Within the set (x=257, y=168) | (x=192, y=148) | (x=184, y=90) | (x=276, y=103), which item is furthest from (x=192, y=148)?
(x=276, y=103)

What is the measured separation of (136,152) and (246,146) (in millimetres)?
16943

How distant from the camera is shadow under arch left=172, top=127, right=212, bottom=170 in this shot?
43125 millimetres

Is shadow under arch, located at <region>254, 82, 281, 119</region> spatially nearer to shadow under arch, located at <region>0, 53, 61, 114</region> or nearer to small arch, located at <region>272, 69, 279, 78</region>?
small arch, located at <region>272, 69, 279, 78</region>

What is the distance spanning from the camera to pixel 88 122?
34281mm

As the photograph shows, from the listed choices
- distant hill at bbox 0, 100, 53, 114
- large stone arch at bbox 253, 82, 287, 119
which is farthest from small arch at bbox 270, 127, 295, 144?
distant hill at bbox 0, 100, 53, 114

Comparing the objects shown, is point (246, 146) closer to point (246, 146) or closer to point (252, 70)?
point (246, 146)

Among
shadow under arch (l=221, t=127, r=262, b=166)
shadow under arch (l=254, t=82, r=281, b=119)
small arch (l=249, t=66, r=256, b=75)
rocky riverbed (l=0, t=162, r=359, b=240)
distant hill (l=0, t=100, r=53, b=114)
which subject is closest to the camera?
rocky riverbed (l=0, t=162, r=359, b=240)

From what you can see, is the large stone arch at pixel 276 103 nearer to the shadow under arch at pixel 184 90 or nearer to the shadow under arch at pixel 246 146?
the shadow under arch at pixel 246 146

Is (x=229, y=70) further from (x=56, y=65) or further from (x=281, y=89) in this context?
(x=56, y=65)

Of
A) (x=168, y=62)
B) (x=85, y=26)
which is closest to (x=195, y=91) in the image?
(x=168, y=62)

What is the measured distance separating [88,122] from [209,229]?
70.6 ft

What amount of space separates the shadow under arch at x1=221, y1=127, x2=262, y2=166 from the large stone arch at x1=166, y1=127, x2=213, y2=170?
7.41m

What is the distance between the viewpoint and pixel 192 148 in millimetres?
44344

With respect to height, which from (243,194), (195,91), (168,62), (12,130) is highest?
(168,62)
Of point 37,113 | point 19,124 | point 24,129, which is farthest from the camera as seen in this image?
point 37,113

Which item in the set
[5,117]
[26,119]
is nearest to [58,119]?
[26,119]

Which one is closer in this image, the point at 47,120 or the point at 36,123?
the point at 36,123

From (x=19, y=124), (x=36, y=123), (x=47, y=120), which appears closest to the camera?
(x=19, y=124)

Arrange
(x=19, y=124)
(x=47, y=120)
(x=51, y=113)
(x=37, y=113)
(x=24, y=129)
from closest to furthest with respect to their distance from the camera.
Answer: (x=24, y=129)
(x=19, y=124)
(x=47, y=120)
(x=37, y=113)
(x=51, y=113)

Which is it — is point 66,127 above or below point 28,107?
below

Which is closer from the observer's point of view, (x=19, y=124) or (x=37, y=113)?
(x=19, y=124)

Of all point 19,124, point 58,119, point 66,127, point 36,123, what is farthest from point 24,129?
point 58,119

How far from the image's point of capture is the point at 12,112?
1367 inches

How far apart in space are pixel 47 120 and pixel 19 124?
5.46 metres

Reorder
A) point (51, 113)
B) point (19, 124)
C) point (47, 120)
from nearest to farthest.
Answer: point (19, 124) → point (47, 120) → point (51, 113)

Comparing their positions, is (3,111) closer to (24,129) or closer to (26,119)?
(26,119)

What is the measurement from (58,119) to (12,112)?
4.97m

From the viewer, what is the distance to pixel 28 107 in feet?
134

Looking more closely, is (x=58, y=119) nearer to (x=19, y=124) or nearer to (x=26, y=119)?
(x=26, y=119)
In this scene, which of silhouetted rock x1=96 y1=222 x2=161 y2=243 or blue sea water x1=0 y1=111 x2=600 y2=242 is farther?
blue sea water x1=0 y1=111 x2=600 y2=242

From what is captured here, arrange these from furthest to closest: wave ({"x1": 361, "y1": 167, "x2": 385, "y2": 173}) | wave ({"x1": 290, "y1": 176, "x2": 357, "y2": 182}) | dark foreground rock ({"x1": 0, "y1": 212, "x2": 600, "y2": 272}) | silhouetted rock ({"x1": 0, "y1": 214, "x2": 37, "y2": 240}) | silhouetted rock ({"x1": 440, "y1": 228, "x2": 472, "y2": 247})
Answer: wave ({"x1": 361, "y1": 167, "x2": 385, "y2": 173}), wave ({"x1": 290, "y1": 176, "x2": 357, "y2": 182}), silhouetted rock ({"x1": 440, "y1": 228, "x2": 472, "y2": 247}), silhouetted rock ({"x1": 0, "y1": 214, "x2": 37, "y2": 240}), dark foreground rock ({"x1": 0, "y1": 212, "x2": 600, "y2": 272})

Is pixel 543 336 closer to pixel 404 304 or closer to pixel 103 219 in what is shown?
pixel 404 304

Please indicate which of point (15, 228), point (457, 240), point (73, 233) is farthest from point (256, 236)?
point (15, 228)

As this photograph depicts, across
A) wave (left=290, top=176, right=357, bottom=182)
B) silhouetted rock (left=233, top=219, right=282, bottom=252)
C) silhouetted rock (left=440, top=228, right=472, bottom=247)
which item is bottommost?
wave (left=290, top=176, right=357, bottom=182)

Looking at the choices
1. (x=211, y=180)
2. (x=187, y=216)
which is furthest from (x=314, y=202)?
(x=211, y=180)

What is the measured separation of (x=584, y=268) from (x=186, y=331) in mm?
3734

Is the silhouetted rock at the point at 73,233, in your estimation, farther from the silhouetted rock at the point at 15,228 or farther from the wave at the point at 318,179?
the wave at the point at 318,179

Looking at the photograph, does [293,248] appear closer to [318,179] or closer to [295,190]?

[Given task]: Every record above must be duplicated exactly.

[Full output]:
Within the set (x=257, y=168) | (x=192, y=148) | (x=184, y=90) | (x=276, y=103), which item is furthest from (x=192, y=148)?
(x=276, y=103)

What is the measured separation of (136,152) and (246,146) (in millimetres)?
16943

How distant from the camera is shadow under arch left=172, top=127, right=212, bottom=170 in this shot?
43125 millimetres

Is shadow under arch, located at <region>254, 82, 281, 119</region> spatially nearer to shadow under arch, located at <region>0, 53, 61, 114</region> or nearer to small arch, located at <region>272, 69, 279, 78</region>?
small arch, located at <region>272, 69, 279, 78</region>

What is the distance spanning from the camera to pixel 88 122?
34281mm

As the photograph shows, from the listed choices
- distant hill at bbox 0, 100, 53, 114
- large stone arch at bbox 253, 82, 287, 119
which is farthest from small arch at bbox 270, 127, 295, 144?
distant hill at bbox 0, 100, 53, 114

Comparing the objects shown, is point (246, 146) closer to point (246, 146) or closer to point (252, 70)?
point (246, 146)

Among
shadow under arch (l=221, t=127, r=262, b=166)
shadow under arch (l=254, t=82, r=281, b=119)
small arch (l=249, t=66, r=256, b=75)
rocky riverbed (l=0, t=162, r=359, b=240)
distant hill (l=0, t=100, r=53, b=114)
which subject is closest to the camera?
rocky riverbed (l=0, t=162, r=359, b=240)

From what you can see, is the large stone arch at pixel 276 103 nearer to the shadow under arch at pixel 184 90 or nearer to the shadow under arch at pixel 246 146?
the shadow under arch at pixel 246 146

Is (x=229, y=70) further from (x=56, y=65) or further from (x=281, y=89) in this context?
(x=56, y=65)

Of
A) (x=168, y=62)
B) (x=85, y=26)
which is closest to (x=195, y=91) in the image?
(x=168, y=62)

What is the measured distance separating [88,122] from [209,229]?
70.6 ft

What amount of space separates the shadow under arch at x1=221, y1=127, x2=262, y2=166 from the large stone arch at x1=166, y1=127, x2=213, y2=170?
7.41m

What is the distance between the viewpoint and pixel 192 148 in millimetres?
44344

With respect to height, which from (243,194), (195,91), (168,62), (12,130) is highest?
(168,62)
Of point 37,113 | point 19,124 | point 24,129, which is farthest from the camera as seen in this image?
point 37,113

Which item in the set
[5,117]
[26,119]
is nearest to [58,119]?
[26,119]

Which one is closer in this image, the point at 47,120 or the point at 36,123?
the point at 36,123

From (x=19, y=124), (x=36, y=123), (x=47, y=120), which appears closest to the camera?
(x=19, y=124)

Arrange
(x=19, y=124)
(x=47, y=120)
(x=51, y=113)
(x=37, y=113)
(x=24, y=129)
from closest to furthest with respect to their distance from the camera.
Answer: (x=24, y=129)
(x=19, y=124)
(x=47, y=120)
(x=37, y=113)
(x=51, y=113)

Which is it — is point 66,127 above or below point 28,107?
below

Which is closer from the observer's point of view, (x=19, y=124) or (x=37, y=113)?
(x=19, y=124)

Of all point 19,124, point 58,119, point 66,127, point 36,123, what is farthest from point 24,129?
point 58,119

How far from the image's point of capture is the point at 12,112?
1367 inches

How far apart in space are pixel 47 120 and pixel 19 124?
5.46 metres

Reorder
A) point (51, 113)
B) point (19, 124)
C) point (47, 120)
from nearest to farthest.
Answer: point (19, 124) → point (47, 120) → point (51, 113)

Comparing their positions, is (3,111) closer to (24,129) or closer to (26,119)?
(26,119)

What is the measurement from (58,119) to (12,112)?
4.97m

From the viewer, what is the distance to pixel 28 107 in feet?
134

Looking more closely, is (x=58, y=119) nearer to (x=19, y=124) or nearer to (x=26, y=119)?
(x=26, y=119)
In this scene, which of silhouetted rock x1=96 y1=222 x2=161 y2=243 or blue sea water x1=0 y1=111 x2=600 y2=242 is farther?
blue sea water x1=0 y1=111 x2=600 y2=242

From what is captured here, arrange these from furthest to closest: wave ({"x1": 361, "y1": 167, "x2": 385, "y2": 173}) | wave ({"x1": 290, "y1": 176, "x2": 357, "y2": 182}) | dark foreground rock ({"x1": 0, "y1": 212, "x2": 600, "y2": 272}) | silhouetted rock ({"x1": 0, "y1": 214, "x2": 37, "y2": 240}) | silhouetted rock ({"x1": 440, "y1": 228, "x2": 472, "y2": 247})
Answer: wave ({"x1": 361, "y1": 167, "x2": 385, "y2": 173}), wave ({"x1": 290, "y1": 176, "x2": 357, "y2": 182}), silhouetted rock ({"x1": 440, "y1": 228, "x2": 472, "y2": 247}), silhouetted rock ({"x1": 0, "y1": 214, "x2": 37, "y2": 240}), dark foreground rock ({"x1": 0, "y1": 212, "x2": 600, "y2": 272})

Is pixel 543 336 closer to pixel 404 304 or closer to pixel 103 219 in what is shown?
pixel 404 304

Please indicate which of point (15, 228), point (457, 240), point (73, 233) is farthest from point (256, 236)?
point (15, 228)

As this photograph depicts, across
A) wave (left=290, top=176, right=357, bottom=182)
B) silhouetted rock (left=233, top=219, right=282, bottom=252)
C) silhouetted rock (left=440, top=228, right=472, bottom=247)
which item is bottommost?
wave (left=290, top=176, right=357, bottom=182)

Looking at the choices
1. (x=211, y=180)
2. (x=187, y=216)
which is furthest from (x=314, y=202)?
(x=211, y=180)

What is the measured separation of (x=584, y=268) from (x=186, y=331) in mm?
3734

Is the silhouetted rock at the point at 73,233, in your estimation, farther from the silhouetted rock at the point at 15,228 or farther from the wave at the point at 318,179?
the wave at the point at 318,179

Looking at the photograph, does [293,248] appear closer to [318,179] or closer to [295,190]?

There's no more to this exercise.